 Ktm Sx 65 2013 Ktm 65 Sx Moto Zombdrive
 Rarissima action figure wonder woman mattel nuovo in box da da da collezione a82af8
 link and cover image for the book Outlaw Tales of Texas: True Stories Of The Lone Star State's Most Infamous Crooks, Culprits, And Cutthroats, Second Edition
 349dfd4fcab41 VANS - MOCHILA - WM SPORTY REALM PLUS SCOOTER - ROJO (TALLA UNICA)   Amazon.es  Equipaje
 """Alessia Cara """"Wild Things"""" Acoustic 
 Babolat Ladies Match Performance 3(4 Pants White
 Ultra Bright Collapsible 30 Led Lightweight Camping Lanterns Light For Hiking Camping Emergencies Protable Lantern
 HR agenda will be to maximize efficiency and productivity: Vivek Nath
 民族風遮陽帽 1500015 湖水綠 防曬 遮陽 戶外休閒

---

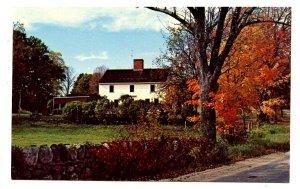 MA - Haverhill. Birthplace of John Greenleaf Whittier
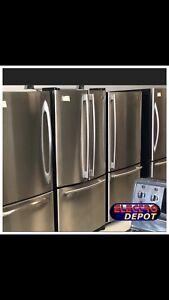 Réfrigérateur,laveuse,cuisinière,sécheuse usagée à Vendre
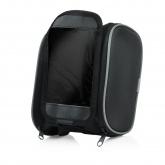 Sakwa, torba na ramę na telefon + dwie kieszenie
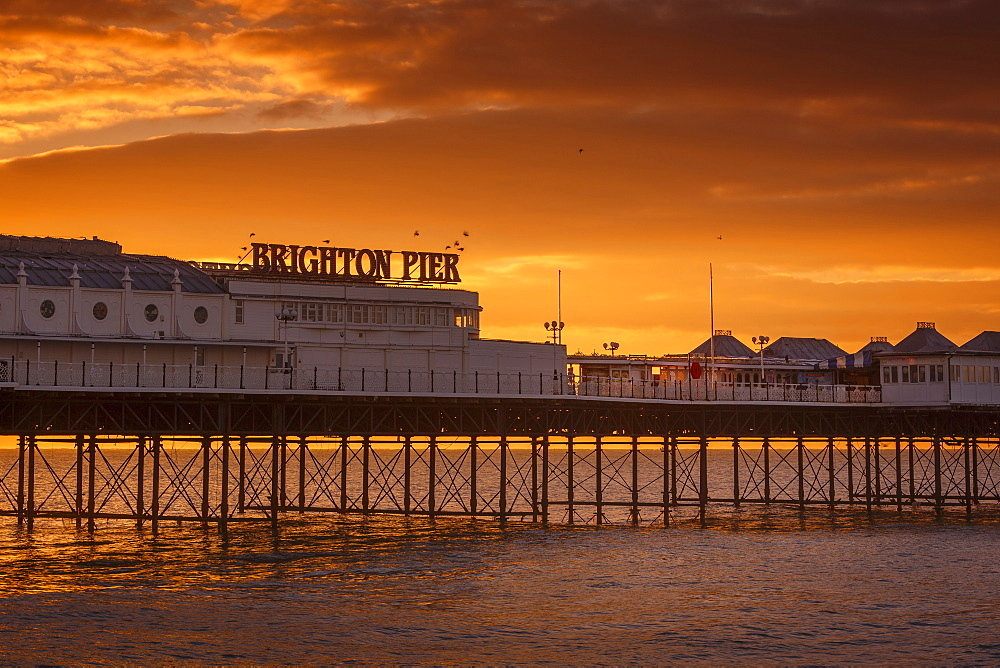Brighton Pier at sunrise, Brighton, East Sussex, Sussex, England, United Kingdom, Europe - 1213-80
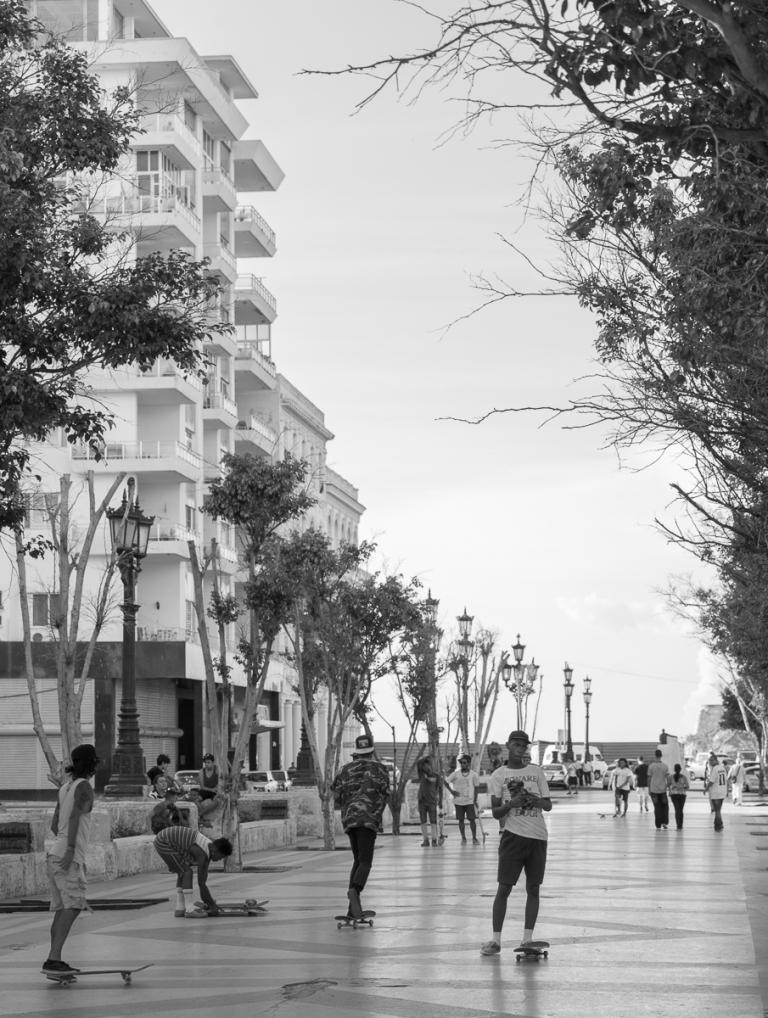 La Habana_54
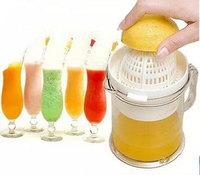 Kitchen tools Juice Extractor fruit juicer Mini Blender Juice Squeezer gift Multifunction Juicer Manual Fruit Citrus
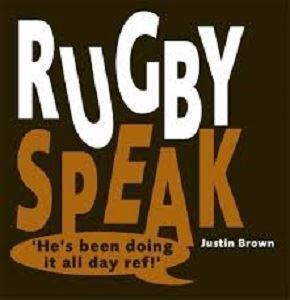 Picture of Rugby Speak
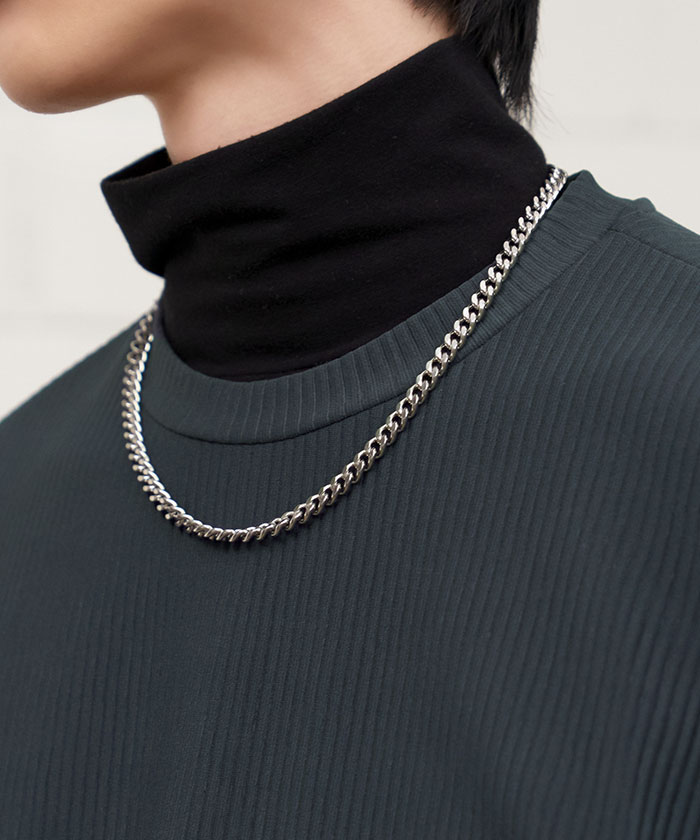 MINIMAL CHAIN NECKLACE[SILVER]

◆ Exercise ◆
What you give back should be only the lines of the records above, starting at the line with "349dfd4fcab41 VANS - MOCHILA" and ending at the line with "民族風遮陽帽 1500015 湖水綠 防曬 遮陽 戶外休閒", restated word for word.

◆ The answer ◆
 349dfd4fcab41 VANS - MOCHILA - WM SPORTY REALM PLUS SCOOTER - ROJO (TALLA UNICA)   Amazon.es  Equipaje
 """Alessia Cara """"Wild Things"""" Acoustic 
 Babolat Ladies Match Performance 3(4 Pants White
 Ultra Bright Collapsible 30 Led Lightweight Camping Lanterns Light For Hiking Camping Emergencies Protable Lantern
 HR agenda will be to maximize efficiency and productivity: Vivek Nath
 民族風遮陽帽 1500015 湖水綠 防曬 遮陽 戶外休閒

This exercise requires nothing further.